Discovering the Wines of Carcavelos

March 29, 2025
Oeiras
National

In keeping with our habit of challenging the Members to put their cars out of hibernation in the first quarter of the year, we have proposed the discovery of Carcavelos DOC ‘Villa Oeiras’ wine for the morning of the MGCP's AGM – Annual General Meeting.

This centuries-old fortified wine has been restored and has been produced by the Municipality of Oeiras since 2006 at the Adega do Casal da Manteiga, using grapes harvested from the surrounding vineyards.

The wine is from Carcavelos and, like Porto, Moscatel and Madeira, it is one of the few national fortified wines and the one with the smallest demarcated region in the country. Stretching from Paço de Arcos to São João do Estoril, it covers the two municipalities of Oeiras and Cascais. With an area of 25 hectares, it is shared roughly half and half between the two.

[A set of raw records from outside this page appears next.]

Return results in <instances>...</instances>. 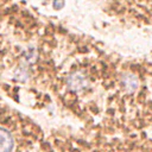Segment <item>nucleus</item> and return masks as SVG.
<instances>
[{
	"instance_id": "obj_3",
	"label": "nucleus",
	"mask_w": 152,
	"mask_h": 152,
	"mask_svg": "<svg viewBox=\"0 0 152 152\" xmlns=\"http://www.w3.org/2000/svg\"><path fill=\"white\" fill-rule=\"evenodd\" d=\"M124 84H125V88L127 90H134L137 88V86H138V80L133 77L132 75H127L125 76V79H124Z\"/></svg>"
},
{
	"instance_id": "obj_2",
	"label": "nucleus",
	"mask_w": 152,
	"mask_h": 152,
	"mask_svg": "<svg viewBox=\"0 0 152 152\" xmlns=\"http://www.w3.org/2000/svg\"><path fill=\"white\" fill-rule=\"evenodd\" d=\"M13 149V138L4 128H0V152H11Z\"/></svg>"
},
{
	"instance_id": "obj_4",
	"label": "nucleus",
	"mask_w": 152,
	"mask_h": 152,
	"mask_svg": "<svg viewBox=\"0 0 152 152\" xmlns=\"http://www.w3.org/2000/svg\"><path fill=\"white\" fill-rule=\"evenodd\" d=\"M63 5H64L63 0H55V2H54L55 9H61V7H63Z\"/></svg>"
},
{
	"instance_id": "obj_1",
	"label": "nucleus",
	"mask_w": 152,
	"mask_h": 152,
	"mask_svg": "<svg viewBox=\"0 0 152 152\" xmlns=\"http://www.w3.org/2000/svg\"><path fill=\"white\" fill-rule=\"evenodd\" d=\"M67 84L68 87L71 90H75V91H79V90L86 88L87 86V80L83 75L81 74H72L68 77L67 80Z\"/></svg>"
}]
</instances>
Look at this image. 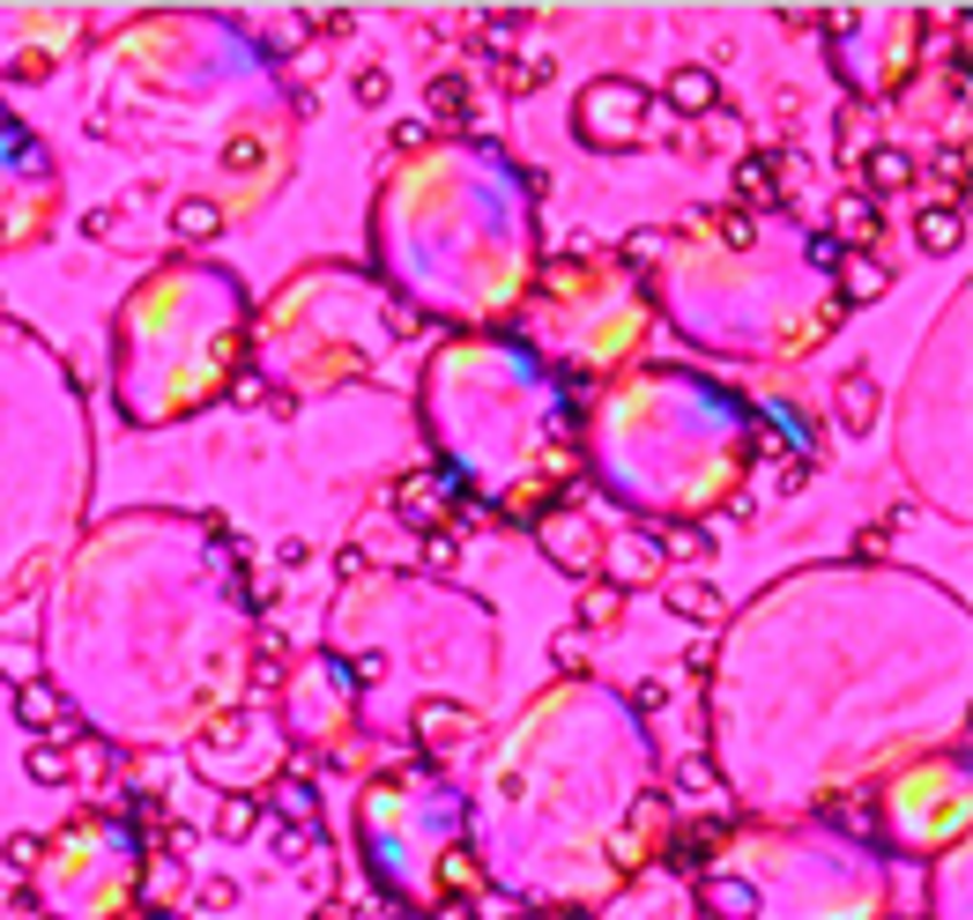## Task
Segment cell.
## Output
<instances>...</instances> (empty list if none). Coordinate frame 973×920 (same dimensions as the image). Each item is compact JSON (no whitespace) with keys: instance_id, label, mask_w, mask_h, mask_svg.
Here are the masks:
<instances>
[{"instance_id":"6da1fadb","label":"cell","mask_w":973,"mask_h":920,"mask_svg":"<svg viewBox=\"0 0 973 920\" xmlns=\"http://www.w3.org/2000/svg\"><path fill=\"white\" fill-rule=\"evenodd\" d=\"M639 112H646V89L602 75V83L580 97V134H588V149H625L632 126H639Z\"/></svg>"},{"instance_id":"7a4b0ae2","label":"cell","mask_w":973,"mask_h":920,"mask_svg":"<svg viewBox=\"0 0 973 920\" xmlns=\"http://www.w3.org/2000/svg\"><path fill=\"white\" fill-rule=\"evenodd\" d=\"M669 580V557L654 543V527H625V535H609V586H662Z\"/></svg>"},{"instance_id":"3957f363","label":"cell","mask_w":973,"mask_h":920,"mask_svg":"<svg viewBox=\"0 0 973 920\" xmlns=\"http://www.w3.org/2000/svg\"><path fill=\"white\" fill-rule=\"evenodd\" d=\"M662 601H669V617H683V624H699V631H714L720 617H728L720 586H706L699 572H669V580H662Z\"/></svg>"},{"instance_id":"277c9868","label":"cell","mask_w":973,"mask_h":920,"mask_svg":"<svg viewBox=\"0 0 973 920\" xmlns=\"http://www.w3.org/2000/svg\"><path fill=\"white\" fill-rule=\"evenodd\" d=\"M922 178V164L899 149V141H870V157H862V194L870 201H891V194H907Z\"/></svg>"},{"instance_id":"5b68a950","label":"cell","mask_w":973,"mask_h":920,"mask_svg":"<svg viewBox=\"0 0 973 920\" xmlns=\"http://www.w3.org/2000/svg\"><path fill=\"white\" fill-rule=\"evenodd\" d=\"M833 417H840L847 438H870V423H877V378L870 372H840V386H833Z\"/></svg>"},{"instance_id":"8992f818","label":"cell","mask_w":973,"mask_h":920,"mask_svg":"<svg viewBox=\"0 0 973 920\" xmlns=\"http://www.w3.org/2000/svg\"><path fill=\"white\" fill-rule=\"evenodd\" d=\"M914 246L922 252H959L966 246V209H959V201H922V209H914Z\"/></svg>"},{"instance_id":"52a82bcc","label":"cell","mask_w":973,"mask_h":920,"mask_svg":"<svg viewBox=\"0 0 973 920\" xmlns=\"http://www.w3.org/2000/svg\"><path fill=\"white\" fill-rule=\"evenodd\" d=\"M662 104H669V112H683V120H706V112H720L714 67H677V75H669V89H662Z\"/></svg>"},{"instance_id":"ba28073f","label":"cell","mask_w":973,"mask_h":920,"mask_svg":"<svg viewBox=\"0 0 973 920\" xmlns=\"http://www.w3.org/2000/svg\"><path fill=\"white\" fill-rule=\"evenodd\" d=\"M15 720H23V728H52V735L75 728V712H67V698H60L52 683H23V691H15Z\"/></svg>"},{"instance_id":"9c48e42d","label":"cell","mask_w":973,"mask_h":920,"mask_svg":"<svg viewBox=\"0 0 973 920\" xmlns=\"http://www.w3.org/2000/svg\"><path fill=\"white\" fill-rule=\"evenodd\" d=\"M67 743H75V728H67V735H38V743H30V757H23V772H30L38 787H67V780H75V757H67Z\"/></svg>"},{"instance_id":"30bf717a","label":"cell","mask_w":973,"mask_h":920,"mask_svg":"<svg viewBox=\"0 0 973 920\" xmlns=\"http://www.w3.org/2000/svg\"><path fill=\"white\" fill-rule=\"evenodd\" d=\"M736 194L759 201V209H773V201H780V157H765V149L736 157Z\"/></svg>"},{"instance_id":"8fae6325","label":"cell","mask_w":973,"mask_h":920,"mask_svg":"<svg viewBox=\"0 0 973 920\" xmlns=\"http://www.w3.org/2000/svg\"><path fill=\"white\" fill-rule=\"evenodd\" d=\"M891 290V268H877L870 252H854V260H840V304L854 312V304H870V297Z\"/></svg>"},{"instance_id":"7c38bea8","label":"cell","mask_w":973,"mask_h":920,"mask_svg":"<svg viewBox=\"0 0 973 920\" xmlns=\"http://www.w3.org/2000/svg\"><path fill=\"white\" fill-rule=\"evenodd\" d=\"M833 238H840V246H877V238H885V209H877L870 194H854L840 209V231H833Z\"/></svg>"},{"instance_id":"4fadbf2b","label":"cell","mask_w":973,"mask_h":920,"mask_svg":"<svg viewBox=\"0 0 973 920\" xmlns=\"http://www.w3.org/2000/svg\"><path fill=\"white\" fill-rule=\"evenodd\" d=\"M171 231H178V246H209L223 231V209L215 201H171Z\"/></svg>"},{"instance_id":"5bb4252c","label":"cell","mask_w":973,"mask_h":920,"mask_svg":"<svg viewBox=\"0 0 973 920\" xmlns=\"http://www.w3.org/2000/svg\"><path fill=\"white\" fill-rule=\"evenodd\" d=\"M625 617V586H609V580H580V624L588 631H609Z\"/></svg>"},{"instance_id":"9a60e30c","label":"cell","mask_w":973,"mask_h":920,"mask_svg":"<svg viewBox=\"0 0 973 920\" xmlns=\"http://www.w3.org/2000/svg\"><path fill=\"white\" fill-rule=\"evenodd\" d=\"M431 112H439L446 126H468V75H461V67L431 75Z\"/></svg>"},{"instance_id":"2e32d148","label":"cell","mask_w":973,"mask_h":920,"mask_svg":"<svg viewBox=\"0 0 973 920\" xmlns=\"http://www.w3.org/2000/svg\"><path fill=\"white\" fill-rule=\"evenodd\" d=\"M260 809H268L260 795H223V801H215V832H223V838H246L260 824Z\"/></svg>"},{"instance_id":"e0dca14e","label":"cell","mask_w":973,"mask_h":920,"mask_svg":"<svg viewBox=\"0 0 973 920\" xmlns=\"http://www.w3.org/2000/svg\"><path fill=\"white\" fill-rule=\"evenodd\" d=\"M720 832H728V824H706V832H683V838H677V854H669V861H677L683 877H706V861H714Z\"/></svg>"},{"instance_id":"ac0fdd59","label":"cell","mask_w":973,"mask_h":920,"mask_svg":"<svg viewBox=\"0 0 973 920\" xmlns=\"http://www.w3.org/2000/svg\"><path fill=\"white\" fill-rule=\"evenodd\" d=\"M654 543H662V557H683V564H706V557H714V535H706V527H662Z\"/></svg>"},{"instance_id":"d6986e66","label":"cell","mask_w":973,"mask_h":920,"mask_svg":"<svg viewBox=\"0 0 973 920\" xmlns=\"http://www.w3.org/2000/svg\"><path fill=\"white\" fill-rule=\"evenodd\" d=\"M446 728H468V712L446 706V698H423V706H417V735H423V743H454Z\"/></svg>"},{"instance_id":"ffe728a7","label":"cell","mask_w":973,"mask_h":920,"mask_svg":"<svg viewBox=\"0 0 973 920\" xmlns=\"http://www.w3.org/2000/svg\"><path fill=\"white\" fill-rule=\"evenodd\" d=\"M38 854H45V838H38V832H8V838H0V861H8V877H15V883L38 869Z\"/></svg>"},{"instance_id":"44dd1931","label":"cell","mask_w":973,"mask_h":920,"mask_svg":"<svg viewBox=\"0 0 973 920\" xmlns=\"http://www.w3.org/2000/svg\"><path fill=\"white\" fill-rule=\"evenodd\" d=\"M677 787H683V795H720V772L706 764V757H683V764H677Z\"/></svg>"},{"instance_id":"7402d4cb","label":"cell","mask_w":973,"mask_h":920,"mask_svg":"<svg viewBox=\"0 0 973 920\" xmlns=\"http://www.w3.org/2000/svg\"><path fill=\"white\" fill-rule=\"evenodd\" d=\"M706 149H743V120L720 104V112H706Z\"/></svg>"},{"instance_id":"603a6c76","label":"cell","mask_w":973,"mask_h":920,"mask_svg":"<svg viewBox=\"0 0 973 920\" xmlns=\"http://www.w3.org/2000/svg\"><path fill=\"white\" fill-rule=\"evenodd\" d=\"M194 906H201V913H231V906H238V883H231V877H209L201 891H194Z\"/></svg>"},{"instance_id":"cb8c5ba5","label":"cell","mask_w":973,"mask_h":920,"mask_svg":"<svg viewBox=\"0 0 973 920\" xmlns=\"http://www.w3.org/2000/svg\"><path fill=\"white\" fill-rule=\"evenodd\" d=\"M386 97H394V75H386V67H357V104H372V112H380Z\"/></svg>"},{"instance_id":"d4e9b609","label":"cell","mask_w":973,"mask_h":920,"mask_svg":"<svg viewBox=\"0 0 973 920\" xmlns=\"http://www.w3.org/2000/svg\"><path fill=\"white\" fill-rule=\"evenodd\" d=\"M551 661L580 675V669H588V638H580V631H557V638H551Z\"/></svg>"},{"instance_id":"484cf974","label":"cell","mask_w":973,"mask_h":920,"mask_svg":"<svg viewBox=\"0 0 973 920\" xmlns=\"http://www.w3.org/2000/svg\"><path fill=\"white\" fill-rule=\"evenodd\" d=\"M423 564L431 572H454L461 564V535H423Z\"/></svg>"},{"instance_id":"4316f807","label":"cell","mask_w":973,"mask_h":920,"mask_svg":"<svg viewBox=\"0 0 973 920\" xmlns=\"http://www.w3.org/2000/svg\"><path fill=\"white\" fill-rule=\"evenodd\" d=\"M483 23H491V45H506V38H520V30H528L535 15H528V8H491Z\"/></svg>"},{"instance_id":"83f0119b","label":"cell","mask_w":973,"mask_h":920,"mask_svg":"<svg viewBox=\"0 0 973 920\" xmlns=\"http://www.w3.org/2000/svg\"><path fill=\"white\" fill-rule=\"evenodd\" d=\"M557 75V60L551 52H528V60H520V83H513V97H528V89H543Z\"/></svg>"},{"instance_id":"f1b7e54d","label":"cell","mask_w":973,"mask_h":920,"mask_svg":"<svg viewBox=\"0 0 973 920\" xmlns=\"http://www.w3.org/2000/svg\"><path fill=\"white\" fill-rule=\"evenodd\" d=\"M840 260H847V246L833 238V231H810V268H825V275H840Z\"/></svg>"},{"instance_id":"f546056e","label":"cell","mask_w":973,"mask_h":920,"mask_svg":"<svg viewBox=\"0 0 973 920\" xmlns=\"http://www.w3.org/2000/svg\"><path fill=\"white\" fill-rule=\"evenodd\" d=\"M936 178H951V186L966 178V141H944V149H936Z\"/></svg>"},{"instance_id":"4dcf8cb0","label":"cell","mask_w":973,"mask_h":920,"mask_svg":"<svg viewBox=\"0 0 973 920\" xmlns=\"http://www.w3.org/2000/svg\"><path fill=\"white\" fill-rule=\"evenodd\" d=\"M268 846H275L283 861H297V846H305V824H268Z\"/></svg>"},{"instance_id":"1f68e13d","label":"cell","mask_w":973,"mask_h":920,"mask_svg":"<svg viewBox=\"0 0 973 920\" xmlns=\"http://www.w3.org/2000/svg\"><path fill=\"white\" fill-rule=\"evenodd\" d=\"M231 401H238V409H260V401H268V386H260L254 372H238V386H231Z\"/></svg>"},{"instance_id":"d6a6232c","label":"cell","mask_w":973,"mask_h":920,"mask_svg":"<svg viewBox=\"0 0 973 920\" xmlns=\"http://www.w3.org/2000/svg\"><path fill=\"white\" fill-rule=\"evenodd\" d=\"M120 231V209H89L83 215V238H112Z\"/></svg>"},{"instance_id":"836d02e7","label":"cell","mask_w":973,"mask_h":920,"mask_svg":"<svg viewBox=\"0 0 973 920\" xmlns=\"http://www.w3.org/2000/svg\"><path fill=\"white\" fill-rule=\"evenodd\" d=\"M386 141H394V149H423L431 134H423V120H394V134H386Z\"/></svg>"},{"instance_id":"e575fe53","label":"cell","mask_w":973,"mask_h":920,"mask_svg":"<svg viewBox=\"0 0 973 920\" xmlns=\"http://www.w3.org/2000/svg\"><path fill=\"white\" fill-rule=\"evenodd\" d=\"M885 543H891V527H862V535H854V557H885Z\"/></svg>"},{"instance_id":"d590c367","label":"cell","mask_w":973,"mask_h":920,"mask_svg":"<svg viewBox=\"0 0 973 920\" xmlns=\"http://www.w3.org/2000/svg\"><path fill=\"white\" fill-rule=\"evenodd\" d=\"M720 238H728V246H751V238H759V223H751V215H728V223H720Z\"/></svg>"},{"instance_id":"8d00e7d4","label":"cell","mask_w":973,"mask_h":920,"mask_svg":"<svg viewBox=\"0 0 973 920\" xmlns=\"http://www.w3.org/2000/svg\"><path fill=\"white\" fill-rule=\"evenodd\" d=\"M275 564H283V572H297V564H312V543H297V535H291V543L275 549Z\"/></svg>"},{"instance_id":"74e56055","label":"cell","mask_w":973,"mask_h":920,"mask_svg":"<svg viewBox=\"0 0 973 920\" xmlns=\"http://www.w3.org/2000/svg\"><path fill=\"white\" fill-rule=\"evenodd\" d=\"M394 335H402V341L423 335V312H417V304H402V312H394Z\"/></svg>"},{"instance_id":"f35d334b","label":"cell","mask_w":973,"mask_h":920,"mask_svg":"<svg viewBox=\"0 0 973 920\" xmlns=\"http://www.w3.org/2000/svg\"><path fill=\"white\" fill-rule=\"evenodd\" d=\"M840 141H847V149H862V104H847V112H840Z\"/></svg>"},{"instance_id":"ab89813d","label":"cell","mask_w":973,"mask_h":920,"mask_svg":"<svg viewBox=\"0 0 973 920\" xmlns=\"http://www.w3.org/2000/svg\"><path fill=\"white\" fill-rule=\"evenodd\" d=\"M439 920H476V913H468L461 898H454V906H439Z\"/></svg>"},{"instance_id":"60d3db41","label":"cell","mask_w":973,"mask_h":920,"mask_svg":"<svg viewBox=\"0 0 973 920\" xmlns=\"http://www.w3.org/2000/svg\"><path fill=\"white\" fill-rule=\"evenodd\" d=\"M320 920H349V913H342V906H320Z\"/></svg>"}]
</instances>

The wine is Atlantic, white and generous because it is mostly fortified with the famous Lourinhã brandy, which gives it a honey colour. Grown in limestone soils, there are 3 white grape varieties that determine the uniqueness of this wine. Arinto, which predominates in the country, Galego Dourado, which is the most representative and also present in Setúbal and Colares, and Ratinho, an indigenous variety that allows the product to ‘age well’. It's in the 15-year ageing in Portuguese and French oak that it gains its complex notes and velvety texture.

The history of this wine dates back to the reign of King José I, in 1752, when its fame and tasting reached the court in Beijing, enchanted Shakespeare and led Thomas Jefferson, the 3rd President of the USA, to consider the Adega do Palácio do Marquês de Pombal to be one of the most advanced in Europe.

In fact, while the Adega do Casal da Manteiga was na old stable, the Adega do Palácio do Marquês de Pombal, designed by Carlos Mardel, was intended to be a monumental building adorned with the busts of Roman emperors and, at the time, was considered the largest in the region to serve as a granary and cellar with a capacity for 900 barrels.

Always in the company of the Specialist Wine Tourism expert Catarina Silva, we began the visit to the vineyards and the production cellar and ended up at the Adega do Palácio where we tasted the olive oil, along with the Carcavelos Villa Oeiras, which is aged for 7 years in wood, and the Villa Oeiras Superior, which is aged in barrels for 15 years. To complete the experience, the more expensive Villa Oeiras Colheita could be bought in the shop.

After lunch, the AGM was held at the Club's headquarters, where the new Social Bodies for the 2025 - 2026 biennium were elected by electronic vote.